We develop a novel formulation of dc electrical linear-response theory for a phase-coherent conductor with multiple leads valid in arbitrarily strong magnetic field and for a given impurity configuration and measuring geometry. This formulation is convenient for discussion of the quantum Hall effect and mesoscopic transport phenomena. We express the total current response $I_m$ through lead $m$ completely in terms of the voltages $V_n$ applied at the leads, independent of the electric field in the material, i.e., $I_m=\Sigma n^{}{g}_{\mathrm{mn}}{V}_n$. We show that while the current-density response is not in general expressible as a Fermi-surface quantity, the total transport current determined by these conductance coefficients $g_{\mathrm{mn}}$ does depend only on the wave functions (or Green functions) at the Fermi surface as $T\to 0$. This yields new and useful Green-function expressions for the $g_{\mathrm{mn}}$ and the longitudinal and Hall resistances.
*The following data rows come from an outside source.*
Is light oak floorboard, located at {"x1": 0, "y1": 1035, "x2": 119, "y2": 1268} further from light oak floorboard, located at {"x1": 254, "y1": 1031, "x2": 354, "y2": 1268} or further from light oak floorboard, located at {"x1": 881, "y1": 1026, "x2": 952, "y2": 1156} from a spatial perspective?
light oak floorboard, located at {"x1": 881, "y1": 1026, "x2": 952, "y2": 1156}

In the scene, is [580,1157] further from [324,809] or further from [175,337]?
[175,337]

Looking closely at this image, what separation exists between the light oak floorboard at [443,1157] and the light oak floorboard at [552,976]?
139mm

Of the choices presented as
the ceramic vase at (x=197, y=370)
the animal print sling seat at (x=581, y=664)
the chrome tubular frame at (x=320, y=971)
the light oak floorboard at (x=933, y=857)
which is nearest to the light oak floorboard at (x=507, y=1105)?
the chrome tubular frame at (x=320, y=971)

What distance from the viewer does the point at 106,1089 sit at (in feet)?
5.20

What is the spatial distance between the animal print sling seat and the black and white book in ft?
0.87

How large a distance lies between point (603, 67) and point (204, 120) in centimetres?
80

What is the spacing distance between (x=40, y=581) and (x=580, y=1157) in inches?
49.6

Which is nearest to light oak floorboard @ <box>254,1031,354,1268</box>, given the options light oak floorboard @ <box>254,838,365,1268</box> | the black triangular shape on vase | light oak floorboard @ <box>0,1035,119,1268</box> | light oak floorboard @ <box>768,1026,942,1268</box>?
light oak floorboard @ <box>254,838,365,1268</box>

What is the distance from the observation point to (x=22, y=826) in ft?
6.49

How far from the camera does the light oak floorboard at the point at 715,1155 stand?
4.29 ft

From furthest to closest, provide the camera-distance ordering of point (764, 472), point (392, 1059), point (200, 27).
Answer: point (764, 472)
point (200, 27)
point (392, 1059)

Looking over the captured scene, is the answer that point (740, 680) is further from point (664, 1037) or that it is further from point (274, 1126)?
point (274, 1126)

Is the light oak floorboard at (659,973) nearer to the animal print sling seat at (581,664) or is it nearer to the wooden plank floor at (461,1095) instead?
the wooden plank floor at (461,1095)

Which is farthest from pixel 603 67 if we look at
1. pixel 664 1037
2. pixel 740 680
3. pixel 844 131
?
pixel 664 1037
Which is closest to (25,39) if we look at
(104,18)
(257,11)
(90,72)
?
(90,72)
When transformed by appropriate applications of scattering theory, these expressions are shown to be equivalent to the relation $g_{\mathrm{mn}}=T_{\mathrm{mn}}$, where $T_{\mathrm{mn}}$ is the sum of all the transmission coefficients between leads $m$ and $n$, as first obtained by Büttiker on the basis of phenomenological arguments. A brief discussion of the relation between this formula and other proposed Landauer formulas is given. It is noted that the occurrence of the quantum Hall effect is very natural in this formulation and simple conditions on the scattering matrix of the conductor which imply the quantum Hall effect are derived.